#### [WHAT YOU NEED TO DO]
Beginning with the opening line, restate the following material exactly, up through the line that contains "Tanzania, site C11, 2014-01-30".

#### [LISTED RECORDS]
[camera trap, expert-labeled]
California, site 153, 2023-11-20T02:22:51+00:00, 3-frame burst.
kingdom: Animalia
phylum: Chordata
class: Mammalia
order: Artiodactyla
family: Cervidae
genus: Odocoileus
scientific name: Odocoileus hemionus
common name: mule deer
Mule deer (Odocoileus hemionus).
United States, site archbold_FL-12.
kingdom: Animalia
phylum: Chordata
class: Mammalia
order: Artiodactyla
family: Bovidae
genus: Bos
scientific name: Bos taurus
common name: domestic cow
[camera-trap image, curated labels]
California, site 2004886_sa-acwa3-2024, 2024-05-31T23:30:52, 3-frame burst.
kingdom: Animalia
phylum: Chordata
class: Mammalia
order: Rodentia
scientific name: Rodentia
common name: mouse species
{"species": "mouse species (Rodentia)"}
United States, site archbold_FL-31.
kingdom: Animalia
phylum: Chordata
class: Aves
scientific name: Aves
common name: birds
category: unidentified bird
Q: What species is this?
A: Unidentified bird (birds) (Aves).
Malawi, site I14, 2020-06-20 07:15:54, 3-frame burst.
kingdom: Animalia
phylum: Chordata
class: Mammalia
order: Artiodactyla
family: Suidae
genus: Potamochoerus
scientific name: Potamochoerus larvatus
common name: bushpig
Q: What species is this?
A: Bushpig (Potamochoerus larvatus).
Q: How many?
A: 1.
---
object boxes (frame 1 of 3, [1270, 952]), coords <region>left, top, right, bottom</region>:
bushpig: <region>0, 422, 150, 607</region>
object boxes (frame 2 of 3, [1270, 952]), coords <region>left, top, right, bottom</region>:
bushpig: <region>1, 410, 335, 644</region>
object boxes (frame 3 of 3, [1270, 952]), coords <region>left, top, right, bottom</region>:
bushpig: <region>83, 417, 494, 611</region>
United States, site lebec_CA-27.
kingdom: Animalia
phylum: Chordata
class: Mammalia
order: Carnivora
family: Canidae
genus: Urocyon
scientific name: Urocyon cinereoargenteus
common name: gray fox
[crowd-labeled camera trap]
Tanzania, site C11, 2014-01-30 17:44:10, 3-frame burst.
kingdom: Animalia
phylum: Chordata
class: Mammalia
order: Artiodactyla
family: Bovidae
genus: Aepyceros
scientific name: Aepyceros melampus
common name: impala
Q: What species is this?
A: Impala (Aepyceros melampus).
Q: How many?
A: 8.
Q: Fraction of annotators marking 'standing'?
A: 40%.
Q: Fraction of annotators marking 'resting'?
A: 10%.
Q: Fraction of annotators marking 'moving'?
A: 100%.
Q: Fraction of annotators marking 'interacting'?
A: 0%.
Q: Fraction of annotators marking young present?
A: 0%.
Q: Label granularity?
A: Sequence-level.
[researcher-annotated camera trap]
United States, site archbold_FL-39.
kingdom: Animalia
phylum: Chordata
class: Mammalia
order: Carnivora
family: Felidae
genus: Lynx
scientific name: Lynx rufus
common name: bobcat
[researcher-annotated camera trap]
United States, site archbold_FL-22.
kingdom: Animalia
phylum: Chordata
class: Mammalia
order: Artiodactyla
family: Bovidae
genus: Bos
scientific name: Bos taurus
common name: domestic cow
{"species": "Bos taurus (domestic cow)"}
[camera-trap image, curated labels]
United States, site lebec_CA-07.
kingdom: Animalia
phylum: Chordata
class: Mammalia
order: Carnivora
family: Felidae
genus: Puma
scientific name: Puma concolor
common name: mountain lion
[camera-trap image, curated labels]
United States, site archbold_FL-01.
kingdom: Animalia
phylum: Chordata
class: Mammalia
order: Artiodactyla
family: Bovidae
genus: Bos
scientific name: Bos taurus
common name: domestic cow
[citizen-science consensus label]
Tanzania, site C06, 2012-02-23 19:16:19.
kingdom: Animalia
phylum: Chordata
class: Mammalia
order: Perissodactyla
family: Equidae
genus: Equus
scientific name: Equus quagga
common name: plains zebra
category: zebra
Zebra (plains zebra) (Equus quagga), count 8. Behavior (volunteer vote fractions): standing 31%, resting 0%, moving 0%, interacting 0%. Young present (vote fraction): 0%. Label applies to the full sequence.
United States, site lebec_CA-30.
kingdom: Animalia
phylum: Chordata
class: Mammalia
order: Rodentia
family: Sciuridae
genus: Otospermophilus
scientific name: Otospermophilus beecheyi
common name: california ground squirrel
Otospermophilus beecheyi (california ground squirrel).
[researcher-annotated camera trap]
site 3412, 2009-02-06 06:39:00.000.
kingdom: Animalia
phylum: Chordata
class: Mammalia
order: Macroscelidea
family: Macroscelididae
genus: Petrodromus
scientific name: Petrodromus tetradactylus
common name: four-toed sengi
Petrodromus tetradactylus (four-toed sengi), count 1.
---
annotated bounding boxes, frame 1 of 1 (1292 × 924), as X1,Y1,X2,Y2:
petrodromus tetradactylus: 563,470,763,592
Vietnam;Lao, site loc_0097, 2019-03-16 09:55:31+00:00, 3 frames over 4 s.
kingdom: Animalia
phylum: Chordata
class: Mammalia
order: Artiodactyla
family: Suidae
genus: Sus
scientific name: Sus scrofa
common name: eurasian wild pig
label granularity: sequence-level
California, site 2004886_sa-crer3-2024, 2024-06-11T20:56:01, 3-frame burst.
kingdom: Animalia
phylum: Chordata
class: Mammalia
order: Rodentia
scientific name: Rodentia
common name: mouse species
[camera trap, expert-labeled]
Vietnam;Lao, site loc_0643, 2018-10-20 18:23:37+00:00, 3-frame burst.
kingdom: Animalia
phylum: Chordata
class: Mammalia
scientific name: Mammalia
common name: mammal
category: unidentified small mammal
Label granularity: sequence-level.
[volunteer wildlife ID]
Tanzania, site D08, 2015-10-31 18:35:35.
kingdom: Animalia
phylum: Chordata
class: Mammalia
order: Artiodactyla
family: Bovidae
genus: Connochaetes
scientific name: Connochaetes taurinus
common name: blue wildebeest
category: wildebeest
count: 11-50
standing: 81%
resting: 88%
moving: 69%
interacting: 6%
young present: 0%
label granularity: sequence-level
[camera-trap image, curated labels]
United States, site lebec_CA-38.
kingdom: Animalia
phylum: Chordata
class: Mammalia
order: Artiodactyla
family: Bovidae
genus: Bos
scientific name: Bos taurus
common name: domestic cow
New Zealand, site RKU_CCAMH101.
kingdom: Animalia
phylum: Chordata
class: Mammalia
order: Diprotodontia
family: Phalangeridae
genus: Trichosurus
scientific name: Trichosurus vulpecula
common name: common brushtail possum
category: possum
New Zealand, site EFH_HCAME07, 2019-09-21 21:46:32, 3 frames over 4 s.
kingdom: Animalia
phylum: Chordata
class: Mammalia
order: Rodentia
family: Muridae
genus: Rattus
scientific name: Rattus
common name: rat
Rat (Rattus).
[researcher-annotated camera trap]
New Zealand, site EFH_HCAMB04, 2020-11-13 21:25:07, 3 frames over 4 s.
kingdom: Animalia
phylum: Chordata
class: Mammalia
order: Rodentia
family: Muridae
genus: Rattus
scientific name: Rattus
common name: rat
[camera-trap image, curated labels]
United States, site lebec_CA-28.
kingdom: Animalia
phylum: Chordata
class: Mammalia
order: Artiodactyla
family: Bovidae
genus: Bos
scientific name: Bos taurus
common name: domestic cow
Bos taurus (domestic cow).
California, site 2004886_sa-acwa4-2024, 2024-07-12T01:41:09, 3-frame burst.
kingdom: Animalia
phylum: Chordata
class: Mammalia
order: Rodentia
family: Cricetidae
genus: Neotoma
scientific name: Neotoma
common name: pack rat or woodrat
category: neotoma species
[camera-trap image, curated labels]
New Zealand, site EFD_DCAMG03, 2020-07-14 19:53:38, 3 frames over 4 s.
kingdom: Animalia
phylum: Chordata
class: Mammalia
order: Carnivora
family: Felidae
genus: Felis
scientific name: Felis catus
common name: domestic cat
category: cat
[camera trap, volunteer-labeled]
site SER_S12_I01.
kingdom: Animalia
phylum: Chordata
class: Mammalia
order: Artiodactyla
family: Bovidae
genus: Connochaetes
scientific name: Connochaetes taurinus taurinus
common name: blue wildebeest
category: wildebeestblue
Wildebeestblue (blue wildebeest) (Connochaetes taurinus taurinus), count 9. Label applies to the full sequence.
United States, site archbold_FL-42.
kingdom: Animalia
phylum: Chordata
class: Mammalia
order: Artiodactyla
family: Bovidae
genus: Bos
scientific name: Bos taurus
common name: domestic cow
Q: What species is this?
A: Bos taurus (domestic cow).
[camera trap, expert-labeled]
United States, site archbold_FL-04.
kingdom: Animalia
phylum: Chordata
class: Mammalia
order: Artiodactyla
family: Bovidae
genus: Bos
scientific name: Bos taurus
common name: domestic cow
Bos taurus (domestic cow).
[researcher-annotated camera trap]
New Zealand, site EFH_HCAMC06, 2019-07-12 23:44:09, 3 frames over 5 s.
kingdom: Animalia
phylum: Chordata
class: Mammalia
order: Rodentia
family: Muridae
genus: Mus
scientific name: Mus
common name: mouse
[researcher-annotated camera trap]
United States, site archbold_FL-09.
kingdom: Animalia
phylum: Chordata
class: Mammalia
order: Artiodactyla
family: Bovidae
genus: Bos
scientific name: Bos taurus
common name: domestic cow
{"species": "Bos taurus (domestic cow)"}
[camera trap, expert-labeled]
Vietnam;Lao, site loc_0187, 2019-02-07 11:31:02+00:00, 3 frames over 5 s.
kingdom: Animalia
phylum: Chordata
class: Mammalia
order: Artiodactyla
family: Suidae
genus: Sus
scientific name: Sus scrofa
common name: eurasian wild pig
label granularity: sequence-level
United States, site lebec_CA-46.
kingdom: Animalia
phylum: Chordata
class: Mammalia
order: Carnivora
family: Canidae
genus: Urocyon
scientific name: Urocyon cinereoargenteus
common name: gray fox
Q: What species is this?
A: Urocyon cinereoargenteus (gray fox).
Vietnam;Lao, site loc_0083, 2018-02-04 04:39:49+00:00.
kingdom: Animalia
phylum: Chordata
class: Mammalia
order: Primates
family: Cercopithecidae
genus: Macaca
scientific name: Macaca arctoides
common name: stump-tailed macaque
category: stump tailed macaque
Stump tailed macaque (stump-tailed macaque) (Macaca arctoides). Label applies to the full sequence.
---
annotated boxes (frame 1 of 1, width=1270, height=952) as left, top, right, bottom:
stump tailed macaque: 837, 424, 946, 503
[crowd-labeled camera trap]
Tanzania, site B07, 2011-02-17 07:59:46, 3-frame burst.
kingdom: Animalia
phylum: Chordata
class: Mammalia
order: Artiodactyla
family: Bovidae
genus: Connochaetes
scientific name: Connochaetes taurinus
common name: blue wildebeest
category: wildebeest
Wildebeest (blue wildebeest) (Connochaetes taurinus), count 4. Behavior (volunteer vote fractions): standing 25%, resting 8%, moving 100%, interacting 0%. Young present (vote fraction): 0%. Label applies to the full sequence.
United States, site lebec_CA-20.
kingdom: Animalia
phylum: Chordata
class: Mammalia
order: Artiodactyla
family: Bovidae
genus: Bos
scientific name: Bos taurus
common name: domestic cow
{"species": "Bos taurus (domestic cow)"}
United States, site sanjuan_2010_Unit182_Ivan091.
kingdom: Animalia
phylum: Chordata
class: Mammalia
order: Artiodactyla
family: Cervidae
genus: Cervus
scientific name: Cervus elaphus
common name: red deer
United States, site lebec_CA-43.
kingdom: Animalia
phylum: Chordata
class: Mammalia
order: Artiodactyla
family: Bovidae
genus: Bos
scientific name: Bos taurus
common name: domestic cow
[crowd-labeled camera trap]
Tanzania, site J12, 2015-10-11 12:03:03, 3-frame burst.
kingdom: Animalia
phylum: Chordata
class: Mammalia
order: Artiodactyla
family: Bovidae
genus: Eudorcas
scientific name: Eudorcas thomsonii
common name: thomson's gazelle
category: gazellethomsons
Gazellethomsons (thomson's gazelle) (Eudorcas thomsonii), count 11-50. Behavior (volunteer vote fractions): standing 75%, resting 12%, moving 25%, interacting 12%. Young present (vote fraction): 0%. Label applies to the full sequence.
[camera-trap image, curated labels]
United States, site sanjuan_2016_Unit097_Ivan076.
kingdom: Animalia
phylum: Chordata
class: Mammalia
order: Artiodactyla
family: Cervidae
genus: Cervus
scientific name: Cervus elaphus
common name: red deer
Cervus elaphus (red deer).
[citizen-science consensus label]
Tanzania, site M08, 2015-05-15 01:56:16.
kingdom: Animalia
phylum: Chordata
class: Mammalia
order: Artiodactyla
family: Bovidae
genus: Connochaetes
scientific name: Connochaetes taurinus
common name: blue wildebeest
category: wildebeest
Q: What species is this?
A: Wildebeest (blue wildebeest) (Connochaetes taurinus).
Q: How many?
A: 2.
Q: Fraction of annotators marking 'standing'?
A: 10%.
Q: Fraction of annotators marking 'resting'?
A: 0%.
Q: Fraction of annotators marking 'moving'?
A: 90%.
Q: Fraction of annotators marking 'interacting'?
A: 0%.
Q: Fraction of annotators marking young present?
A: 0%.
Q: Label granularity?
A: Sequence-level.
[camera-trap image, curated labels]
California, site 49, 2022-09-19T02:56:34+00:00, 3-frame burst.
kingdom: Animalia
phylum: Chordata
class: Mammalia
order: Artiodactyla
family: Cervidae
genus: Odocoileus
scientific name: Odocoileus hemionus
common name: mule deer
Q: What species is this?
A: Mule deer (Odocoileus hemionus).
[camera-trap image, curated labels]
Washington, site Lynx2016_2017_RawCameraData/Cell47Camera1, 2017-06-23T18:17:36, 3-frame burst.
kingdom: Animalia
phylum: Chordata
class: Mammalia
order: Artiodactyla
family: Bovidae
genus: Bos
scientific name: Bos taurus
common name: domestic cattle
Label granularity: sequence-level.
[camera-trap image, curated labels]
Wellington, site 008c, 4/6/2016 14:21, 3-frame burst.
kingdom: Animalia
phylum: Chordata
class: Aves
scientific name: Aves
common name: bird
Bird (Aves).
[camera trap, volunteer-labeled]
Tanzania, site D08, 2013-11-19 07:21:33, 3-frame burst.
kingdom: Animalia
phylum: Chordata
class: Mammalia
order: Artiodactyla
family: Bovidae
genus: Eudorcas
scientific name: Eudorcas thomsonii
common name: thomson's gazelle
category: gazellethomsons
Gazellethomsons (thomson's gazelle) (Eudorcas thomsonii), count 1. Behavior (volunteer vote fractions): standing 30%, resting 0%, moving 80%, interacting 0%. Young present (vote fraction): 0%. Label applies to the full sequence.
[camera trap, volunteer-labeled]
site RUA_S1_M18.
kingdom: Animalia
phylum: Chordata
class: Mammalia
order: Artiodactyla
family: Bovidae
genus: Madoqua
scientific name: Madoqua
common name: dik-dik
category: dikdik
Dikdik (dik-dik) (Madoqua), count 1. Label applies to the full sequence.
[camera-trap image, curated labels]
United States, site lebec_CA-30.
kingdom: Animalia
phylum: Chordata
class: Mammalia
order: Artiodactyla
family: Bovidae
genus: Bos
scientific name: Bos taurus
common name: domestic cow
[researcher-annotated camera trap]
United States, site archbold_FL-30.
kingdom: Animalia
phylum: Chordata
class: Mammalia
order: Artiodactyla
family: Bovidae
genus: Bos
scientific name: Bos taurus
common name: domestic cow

#### [EXERCISE RESULT]
[camera trap, expert-labeled]
California, site 153, 2023-11-20T02:22:51+00:00, 3-frame burst.
kingdom: Animalia
phylum: Chordata
class: Mammalia
order: Artiodactyla
family: Cervidae
genus: Odocoileus
scientific name: Odocoileus hemionus
common name: mule deer
Mule deer (Odocoileus hemionus).
United States, site archbold_FL-12.
kingdom: Animalia
phylum: Chordata
class: Mammalia
order: Artiodactyla
family: Bovidae
genus: Bos
scientific name: Bos taurus
common name: domestic cow
[camera-trap image, curated labels]
California, site 2004886_sa-acwa3-2024, 2024-05-31T23:30:52, 3-frame burst.
kingdom: Animalia
phylum: Chordata
class: Mammalia
order: Rodentia
scientific name: Rodentia
common name: mouse species
{"species": "mouse species (Rodentia)"}
United States, site archbold_FL-31.
kingdom: Animalia
phylum: Chordata
class: Aves
scientific name: Aves
common name: birds
category: unidentified bird
Q: What species is this?
A: Unidentified bird (birds) (Aves).
Malawi, site I14, 2020-06-20 07:15:54, 3-frame burst.
kingdom: Animalia
phylum: Chordata
class: Mammalia
order: Artiodactyla
family: Suidae
genus: Potamochoerus
scientific name: Potamochoerus larvatus
common name: bushpig
Q: What species is this?
A: Bushpig (Potamochoerus larvatus).
Q: How many?
A: 1.
---
object boxes (frame 1 of 3, [1270, 952]), coords <region>left, top, right, bottom</region>:
bushpig: <region>0, 422, 150, 607</region>
object boxes (frame 2 of 3, [1270, 952]), coords <region>left, top, right, bottom</region>:
bushpig: <region>1, 410, 335, 644</region>
object boxes (frame 3 of 3, [1270, 952]), coords <region>left, top, right, bottom</region>:
bushpig: <region>83, 417, 494, 611</region>
United States, site lebec_CA-27.
kingdom: Animalia
phylum: Chordata
class: Mammalia
order: Carnivora
family: Canidae
genus: Urocyon
scientific name: Urocyon cinereoargenteus
common name: gray fox
[crowd-labeled camera trap]
Tanzania, site C11, 2014-01-30 17:44:10, 3-frame burst.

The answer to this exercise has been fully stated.